Darwin was very interested in hay fever. On 14 June [1873] he wrote to Blackley to thank him for his book Experimental researches on the causes and nature of Catarrhus Aestivus (hay-fever or hay-asthma). And on  5 July 1873 Darwin wrote again, saying:  ‘The power of pollen in exciting the skin & mucous membrane seems to me an astonishing fact’.

Blackley was a doctor, practicing in Hulme, Manchester, who advocated controversial homeopathic treatments that were scorned by the medical establishment.  Himself a hay fever sufferer, Blackley devised an ingenious series of self-experiments to ascertain the cause and mechanism of hay fever.  It was by exposing himself to possible causative agents, and observing changes in his own symptoms, that he was able to single out pollen as the only credible cause.
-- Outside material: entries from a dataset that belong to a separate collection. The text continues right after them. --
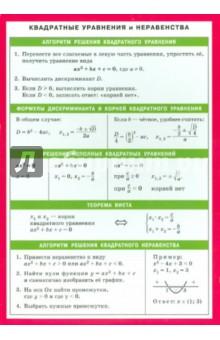 Квадратные уравнения и неравенства. Справочные материалы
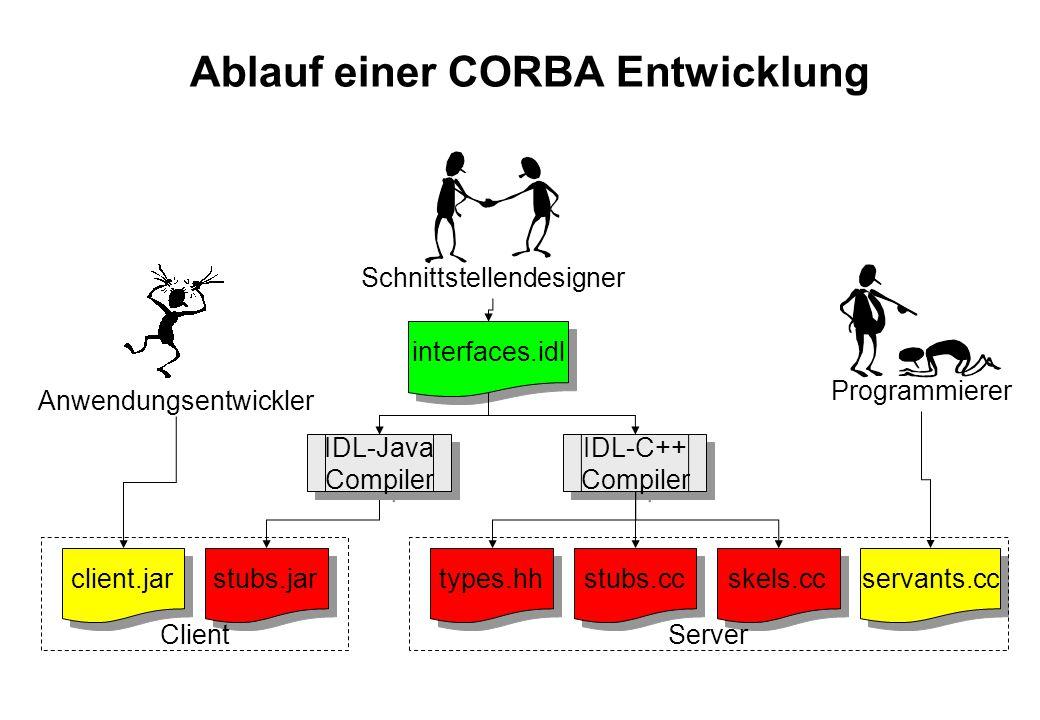Ablauf einer CORBA Entwicklung IDL-C++ Compiler Schnittstellendesigner interfaces.idl types.hh stubs.cc skels.cc Programmierer servants.cc Server IDL-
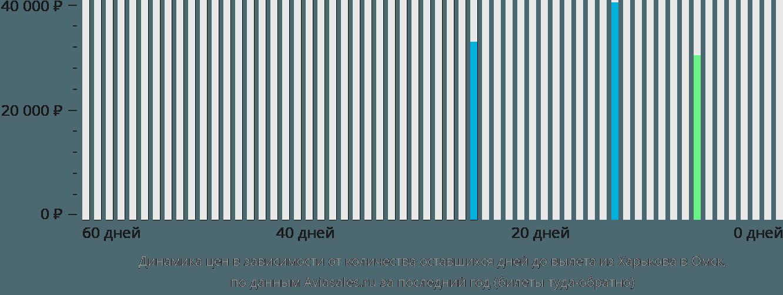 Динамика цен в зависимости от количества оставшихся дней до вылета из Харькова в Омск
Blackley investigated pollens from over 80 different types of plant and concluded that grasses caused the greatest reaction. He also experimented with fresh, dry and extracts of pollen, administered to his nose, mouth, eyes and scarified skin. Boiling and dialysing fever-inducing pollen did not reduce its effects. Darwin wondered if the pollen would become harmless, if subjected to dry heat above the boiling point of water.  He also asked Blackley why he had not considered the distinction between plants fertilised by the wind (entomophilous) and those fertilised by insects (anemophilous).  Darwin writes:

Perhaps where grass is cut & dried; some pollen of the entomophilous division may be blown about; but naturally hardly any would thus be blown. Whereas the pollen of anemophilous plants cannot fail to be largely blown in every direction. (Letter to C. H. Blackley, 5 July [1873])

Blackley wrote back on 11 July 1873 that the distinction had ‘a very important bearing upon the subject, and I very much regret that it should have escaped my attention’. He excused himself for the oversight, explaining that ‘investigations have had to be made with the hourly recurring demands of a moderately large practice pressing upon me’.
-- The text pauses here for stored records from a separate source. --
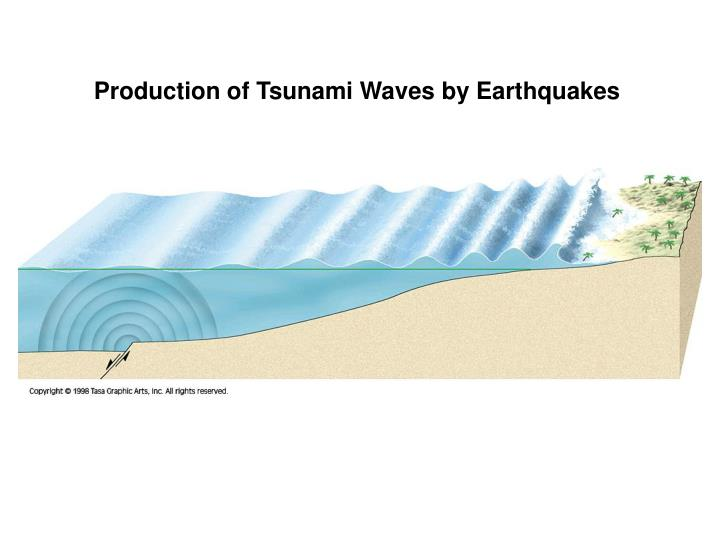 Production of Tsunami Waves by Earthquakes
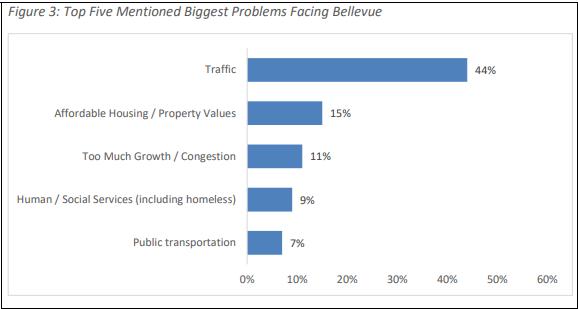Official City Budget Survey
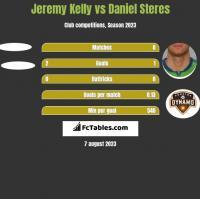 Jeremy Kelly vs Daniel Steres h2h player stats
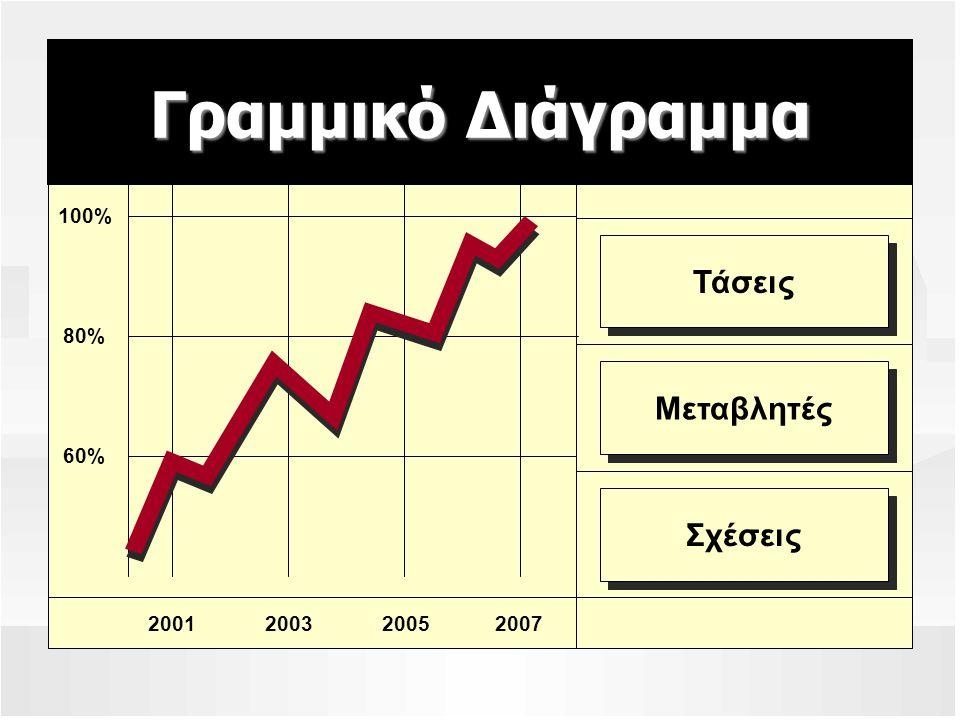 2007200520012003 Σχέσεις Τάσεις Μεταβλητές 100% 80% 60% Γραμμικό Διάγραμμα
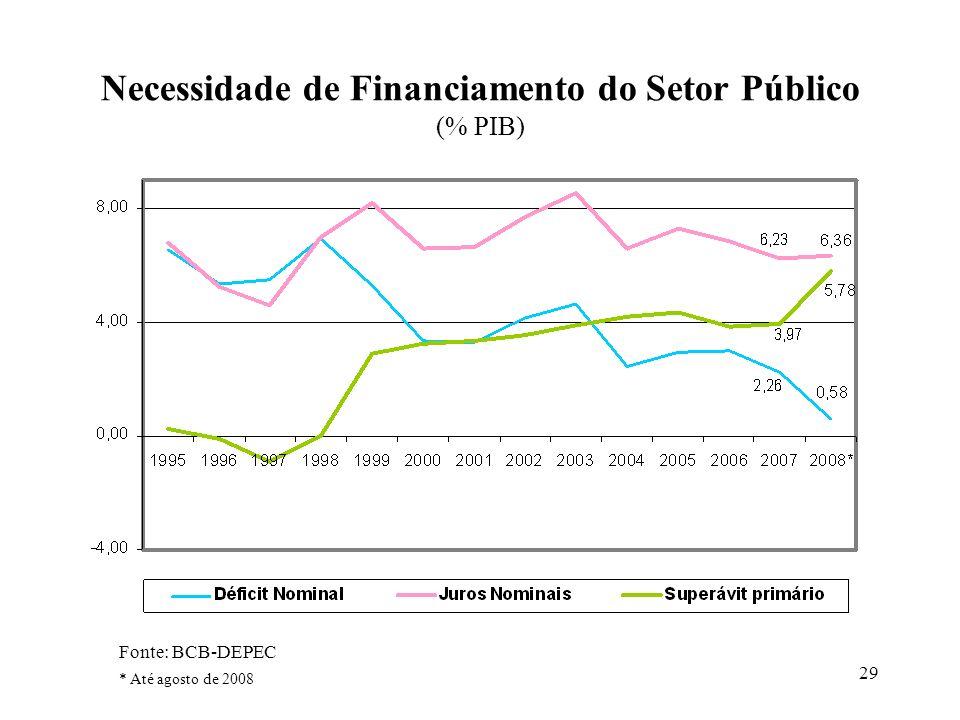 Necessidade de Financiamento do Setor Público (% PIB)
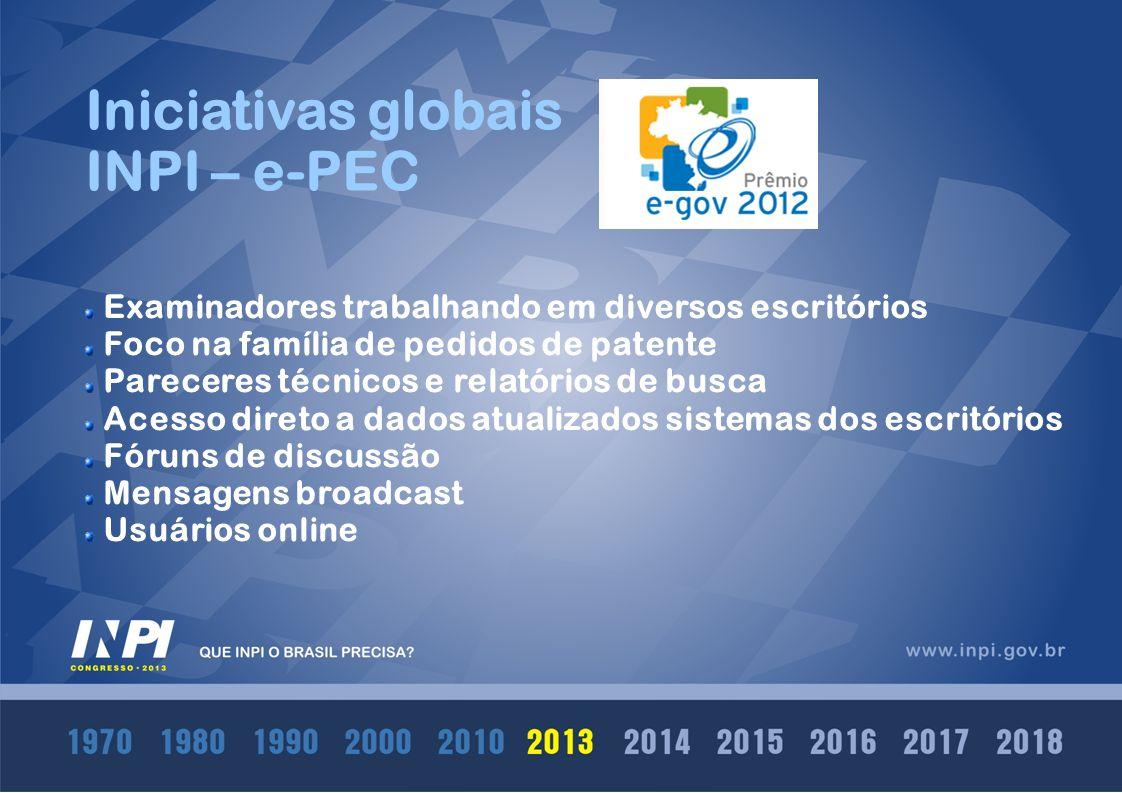 Iniciativas globais INPI – e-PEC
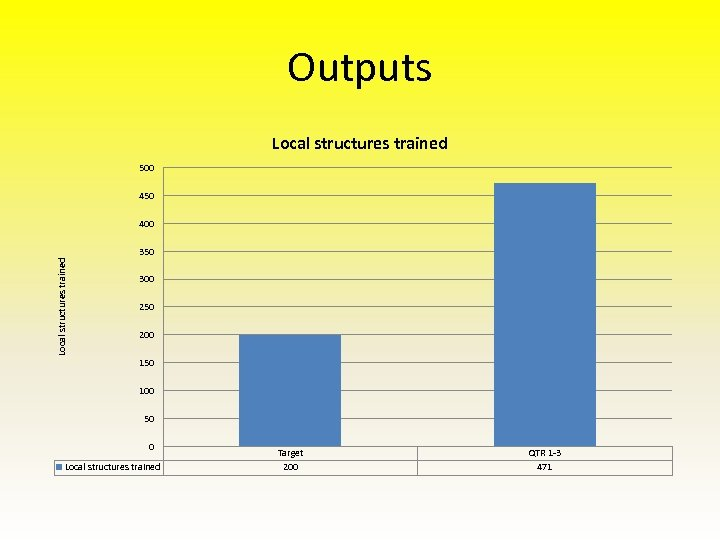 Outputs Local structures trained 500 450 400 Local structures trained 350 300 250 200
Darwin was fascinated by Blackley’s experiments testing whether pollen could be carried large distances in the upper regions of the atmosphere.  Blackley wrote on 7 July 1873 that his high altitude experiments had been inspired by Darwin’s discussion of collecting atmospheric dust at Porto Praya in his Journal of researches (2nd edition, p. 5). Darwin gave a further example of how coniferous pollen could be carried for hundreds of miles in the upper atmosphere and be deposited on ships— explaining why some sailors suffer from hay fever out at sea.

Blackley flew kites at different altitudes with sticky slides on them to sample the air. He perfected the experiment by adding a clockwork mechanism to expose the slides for a set time, and enhancing the glycerine sampling solution with carbolic acid to deter insects.  He concluded that in pollen seasons much higher levels were found at 1000-2000ft than at ground level, and this explained why people suffered from hay fever in large cities far away from sources of pollen.
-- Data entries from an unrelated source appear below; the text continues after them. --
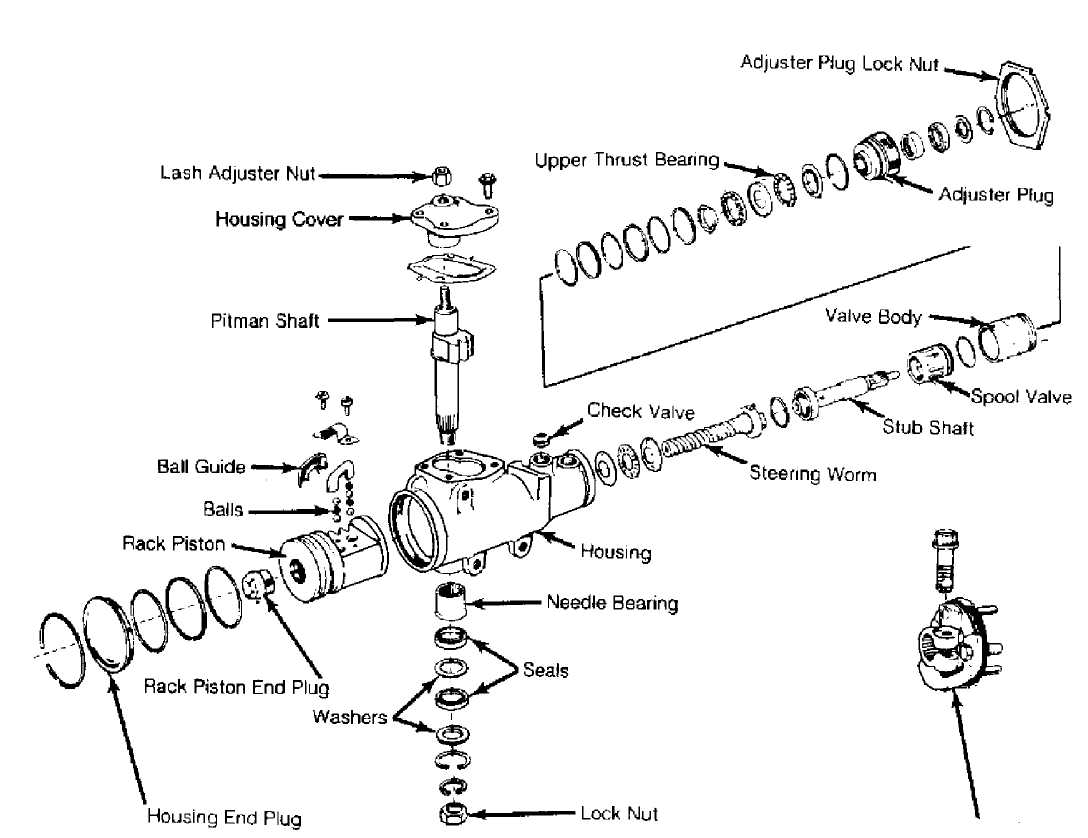 hight resolution of steering gear power 1984 1991 jeep cherokee xj jeep jeep liberty power steering diagram jeep wrangler fuel line diagrams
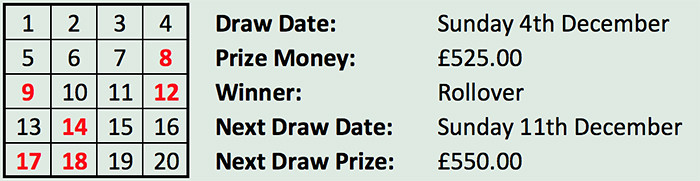 Lotto 4th Nov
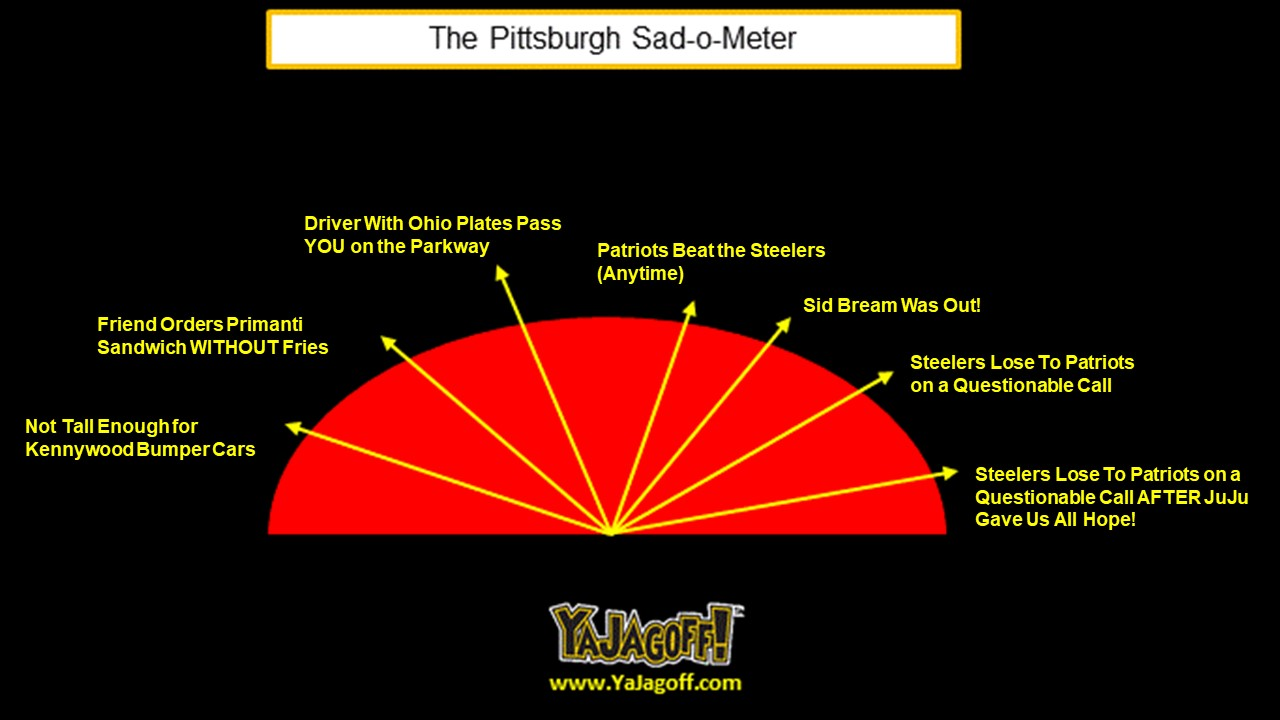 Steelers Vs. Patriots….Using the Sad-O-Meter Today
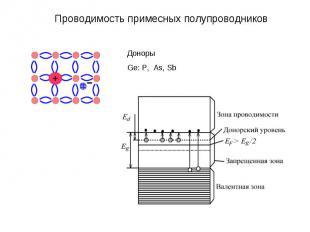 Проводимость примесных полупроводников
In his later work, possibly inspired by his interest in homeopathy, Blackley tried to find out the smallest amount of pollen that would initiate and maintain the symptoms of hay fever.  This required determining the weight of pollen grains by a dilution method.  In his letter of 9 March 1877, Darwin wrote: ‘Your calculation of the (weight) of pollen grains is wonderful’.

The ultimate goal of Blackley’s research remained elusive.   He wrote to Darwin on 11 July 1873:

The problem of cure has still to be solved and really resolves itself principally into a question of prophylaxis. I fear it will prove to be the most formidable and difficult part of the task I originally set myself.

Blackley tried many drugs to no avail. He had slightly more success experimenting with air filtration systems, and in recommending spending summers in suitable locations to avoid pollen.  But his lasting contribution to the science of allergy was to establish the link between hay fever and pollen, through inventive— and self-sacrificing— experiment, and thorough and detailed observation and description.